Kutipan Pilihan:
════════════════

DDHK.ORG – Haruskah melakukan selametan 7, 40, 100, 1.000 bagi yang meninggal?
Assalamualaikum Warrohmatullah.
Maaf Pak Ustadz, saya mau tanya?
1. Kalau orang tua meninggal apakah itu setiap 7, 40, 100, 1000 hari itu harus dislametin?
2. Dislametin itu hukumnya apa dalam Islam. Diperbolehkan atau tidak? Disarankan dislametin atau tidak? Itu tradisi Jawa atau emang udah anjuran dari agama Islam?
3. Alangkah baiknya seperti apa Pak, biar tidak menyimpang agama Islam? Terima kasih banyak Pak Ustadz.
Wassalamualaikum Warrohmatullah
Salam, Fulanah
JAWAB:
وعليكم السلام ورحمة الله وبركاته
Bismillah…
Mendoakan kebaikan sesama muslim adalah perbuatan terpuji, terlebih kalau dia adalah orang tua kita. Bahkan tugas seorang anak adalah berbakti kepada kedua orang tuanya, baik ketika mereka masih hidup ataupun setelah meninggal dunia.
Salah satu bentuk berbaktinya seorang anak kepada kedua orang tuanya setelah mereka meninggal dunia adalah dengan mendoakan mereka agar dilapangkan kuburnya, mendapat nikmat kubur, dan dijauhkan dari siksa kubur. Bahkan orang tua akan mendapat ampunan dari Allah Subhãnahu wata’ala melalui istighfar dari anaknya.
Rasulullah shallallãhu alaihi wasallam bersabda:
إِذَا مَاتَ ابنُ آدم انْقَطَعَ عَنْهُ عَمَلُهُ إِلَّا مِنْ ثَلَاثٍ: صَدَقَةٍ جَارِيَةٍ، أو عِلْمٍ يُنْتَفَعُ بِهِ، أَوْ وَلَدٍ صَالِحٍ يَدْعُو لَهُ. (رَوَاهُ مُسْلِمٌ)
“Apabila seorang manusia meninggal, maka terputuslah amalnya, kecuali tiga, yakni sedekah jariyah, atau ilmu yang diambil manfaatnya, atau anak saleh yang mendoakannya.” (H.R Muslim)

════════════════

Data hubungan spasial:
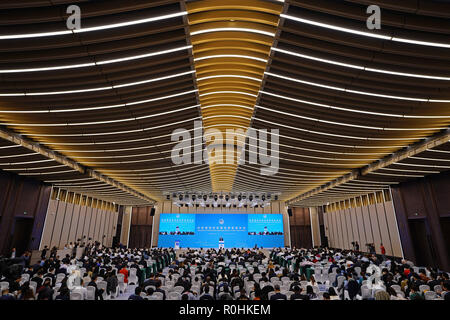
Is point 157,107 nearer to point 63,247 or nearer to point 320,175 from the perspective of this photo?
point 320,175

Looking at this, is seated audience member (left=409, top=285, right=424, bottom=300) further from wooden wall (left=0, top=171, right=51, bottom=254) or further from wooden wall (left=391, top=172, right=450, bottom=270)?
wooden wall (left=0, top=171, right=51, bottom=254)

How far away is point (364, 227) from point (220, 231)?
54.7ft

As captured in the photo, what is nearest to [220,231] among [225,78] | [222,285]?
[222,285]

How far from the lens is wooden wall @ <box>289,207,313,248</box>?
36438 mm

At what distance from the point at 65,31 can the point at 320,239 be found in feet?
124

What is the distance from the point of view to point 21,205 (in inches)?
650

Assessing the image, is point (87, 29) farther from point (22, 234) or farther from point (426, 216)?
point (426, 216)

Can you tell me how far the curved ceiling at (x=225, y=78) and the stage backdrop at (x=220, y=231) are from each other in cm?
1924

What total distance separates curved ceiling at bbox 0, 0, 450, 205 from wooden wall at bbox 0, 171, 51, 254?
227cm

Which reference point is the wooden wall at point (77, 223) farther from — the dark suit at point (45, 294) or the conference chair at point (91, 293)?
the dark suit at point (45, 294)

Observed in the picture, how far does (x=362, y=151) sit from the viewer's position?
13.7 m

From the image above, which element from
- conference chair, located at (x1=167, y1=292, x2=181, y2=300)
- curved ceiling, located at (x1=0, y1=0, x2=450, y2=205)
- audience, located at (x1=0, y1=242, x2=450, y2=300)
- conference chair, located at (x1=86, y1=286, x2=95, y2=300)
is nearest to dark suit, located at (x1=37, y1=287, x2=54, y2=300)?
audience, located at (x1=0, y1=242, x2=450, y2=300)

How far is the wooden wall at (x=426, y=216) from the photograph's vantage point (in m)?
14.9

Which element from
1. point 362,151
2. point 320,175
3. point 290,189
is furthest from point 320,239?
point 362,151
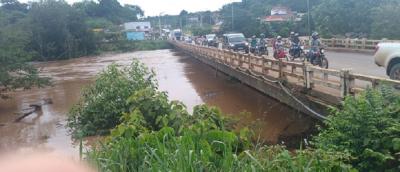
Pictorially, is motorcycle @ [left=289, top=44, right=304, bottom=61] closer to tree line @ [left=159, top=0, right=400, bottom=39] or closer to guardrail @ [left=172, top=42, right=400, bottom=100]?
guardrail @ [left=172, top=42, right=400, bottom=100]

════════════════

Tugas:
- 1) Ringkaslah tanya-jawab tentang selametan dalam dua kalimat.
- 2) Temukan setiap baris dalam entri yang memuat kata "dark", lalu salin baris-baris itu.

Kunci Jawaban:
- 1) Penanya menanyakan apakah selametan 7, 40, 100, dan 1.000 hari bagi orang tua yang meninggal harus dilakukan, bagaimana hukumnya dalam Islam, dan apakah itu tradisi Jawa atau anjuran agama Islam. Jawabannya menyatakan bahwa mendoakan orang tua yang telah meninggal merupakan salah satu bentuk bakti seorang anak, lalu mengutip hadis riwayat Muslim bahwa amal manusia terputus saat ia meninggal kecuali sedekah jariyah, ilmu yang bermanfaat, atau anak saleh yang mendoakannya.

- 2)
Which reference point is the wooden wall at point (77, 223) farther from — the dark suit at point (45, 294) or the conference chair at point (91, 293)?
the dark suit at point (45, 294)
is nearest to dark suit, located at (x1=37, y1=287, x2=54, y2=300)?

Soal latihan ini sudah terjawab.